Nach den massiven Eingriffen in das Reglement, müssen sich die Regelhüter die Frage gefallen lassen, ob sich der Kraftakt wenigstens gelohnt hat. Nach acht Rennen zeichnet sich ab, dass sich seit letztem Jahr nicht viel geändert hat. Silverstone sah mit Ausnahme des Duells zwischen Lewis Hamilton und seinem Ex-Kollegen Fernando Alonso müde Motorsportkost. Hat die Überhol-Kommission versagt?

Doppeldiffusor sorgt wieder für mehr Abtrieb

Zu Saisonbeginn sah es so aus, als würden die Autos im Pulk enger zusammenliegen. Doch je weiter die Saison fortschreitet, umso mehr erinnert man sich an das Überholproblem, das die Formel-Experten seit Jahren beschäftigt. "Die Aerodynamik ist schuld", schimpft Felipe Massa. "So wie es die FIA geplant hatte, sollten die Autos weniger Abtrieb produzieren. Mit ihrer Entscheidung für den Doppeldiffusor hat sie diesen Plan auf den Kopf gestellt." Klar, dass diese Aussage von einem Ferrari-Fahrer kommt.

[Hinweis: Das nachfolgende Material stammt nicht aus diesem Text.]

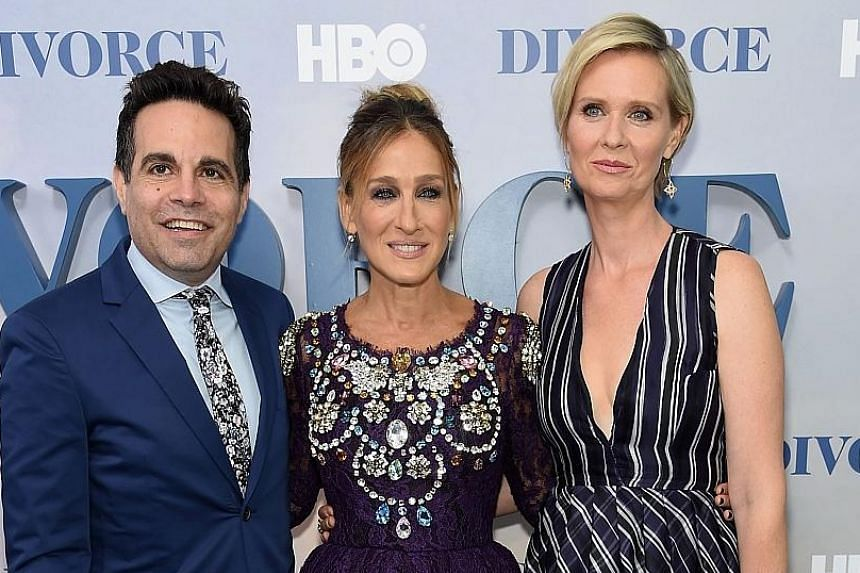 "Actress Sarah Jessica Parker (centre) hinted that talks were under way for a third Sex And The City movie while at the premiere of her television series Divorce on Tuesday. ""I described it as being not on the table, but in the warming drawer,"" she sa"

Trotzdem ist da ein Stück Wahrheit dran. Wenn man sieht, wie viele Leitbleche und Finnen schon wieder aus der Verkleidung wuchern, wie kompliziert die Unterböden geworden sind, dann begreift man, dass die Anströmung schon optimal sein muss, um die Aerodynamik perfekt arbeiten zu lassen. Was aber ist mit den Überholhilfen KERS und dem verstellbaren Frontflügel? "Du kommst nicht mal richtig nahe", winkt Timo Glock ab. "Wenn die Anströmung nur um zehn Prozent gestört ist, verlässt du sofort die Ideallinie."

Beweglicher Flügel unwirksam

Der verstellbare Flap am Frontflügel erfüllt nicht seinen Zweck. "Du kannst hin und wieder ein bisschen besser aufschließen, und daraus ergeben sich ein paar Überholchancen mehr als früher", sagt Nick Heidfeld, doch Ranfahren und Überholen sind zwei Dinge. "In den Turbulenzen des vorausfahrenden Autos geht Gesamtabtrieb verloren. Du rutschst über alle vier Räder", spielt Timo Glock die Bedeutung des justierbaren Frontflügel-Flaps herunter.

Nelson Piquet sieht darin eine Schwäche, dass man den Flügel nur einmal pro Runde anpassen darf. "Wenn du direkt hinter einem anderen Auto bist und den Frontflügel steiler stellst, spürst du schon, dass dir die Turbulenzen weniger ausmachen. Fällst du aber nur ein bisschen zurück, passt die Aerobalance nicht mehr. Dann hast du vorne zuviel Abtrieb und fällst noch weiter zurück. Du kannst zwar wieder zur Ausgangsposition zurück, musst aber dann bis zum Ende der Runde warten, bis du erneut den Flügel verstellen darfst.